Un nuevo escándalo sacude a la Agencia de Recaudación y Control Aduanero (ARCA), la ex AFIP, tras conocerse el ascenso discrecional de 246 empleados que aparentemente no cumplen con los requisitos básicos de antigüedad, formación o mérito establecidos en el convenio colectivo de trabajo.
La resolución firmada el lunes por el titular del organismo, Andrés Vázquez, dispuso la promoción de 207 agentes de la Dirección General Impositiva (DGI) y 38 de Aduana, en varios casos directamente a la categoría máxima, lo que implica salarios que pueden llegar hasta los $6 millones mensuales.
Los gremios denuncian que varios de los beneficiados tienen relaciones de parentesco o afinidad con autoridades del organismo, violando los principios de transparencia y meritocracia que deberían regir en la administración pública.

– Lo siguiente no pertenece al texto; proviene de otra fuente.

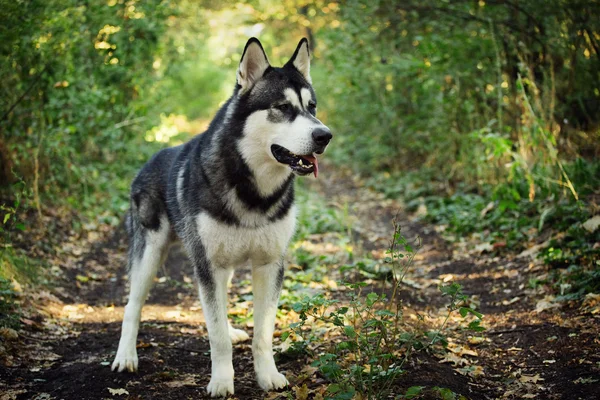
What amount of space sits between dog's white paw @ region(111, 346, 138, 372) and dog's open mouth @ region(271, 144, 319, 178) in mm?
1676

El convenio colectivo establece claramente un lapso mínimo de 2 años de antigüedad para ascender de categoría de a dos grupos.
El caso más llamativo es el de Daiana Soledad Venier, quien saltó del grupo 11 al 22 en la DGI con apenas 6 meses de experiencia y sin título universitario. La empleada es hermana de Karina Venier, subdirectora general de operaciones impositivas metropolitanas y asesora directa de Vázquez.
En el sistema de la ex AFIP, los sueldos van desde los $1,3 millones hasta los $6 millones, dependiendo de la categoría. En la DGI, el escalafón va del grupo 1 (más bajo) al 26 (más alto), mientras que en Aduana la máxima categoría es el escalafón 1.
Esta maniobra se produce en un contexto donde el gobierno de Javier Milei prometió transparencia y eficiencia en la gestión pública, pero las prácticas clientelares parecen perpetuarse en organismos clave como el recaudador nacional. La denuncia gremial pone en evidencia cómo el nepotismo sigue siendo una práctica habitual en la administración, afectando la moral de los empleados que sí cumplen con los requisitos.
El escándalo llega en un momento crítico para ARCA, que debe liderar la recaudación fiscal en medio de la crisis económica que atraviesa el país. Los ascensos irregulares no solo comprometen la credibilidad institucional, sino que también generan un costo fiscal adicional en momentos donde el gobierno busca reducir el gasto público.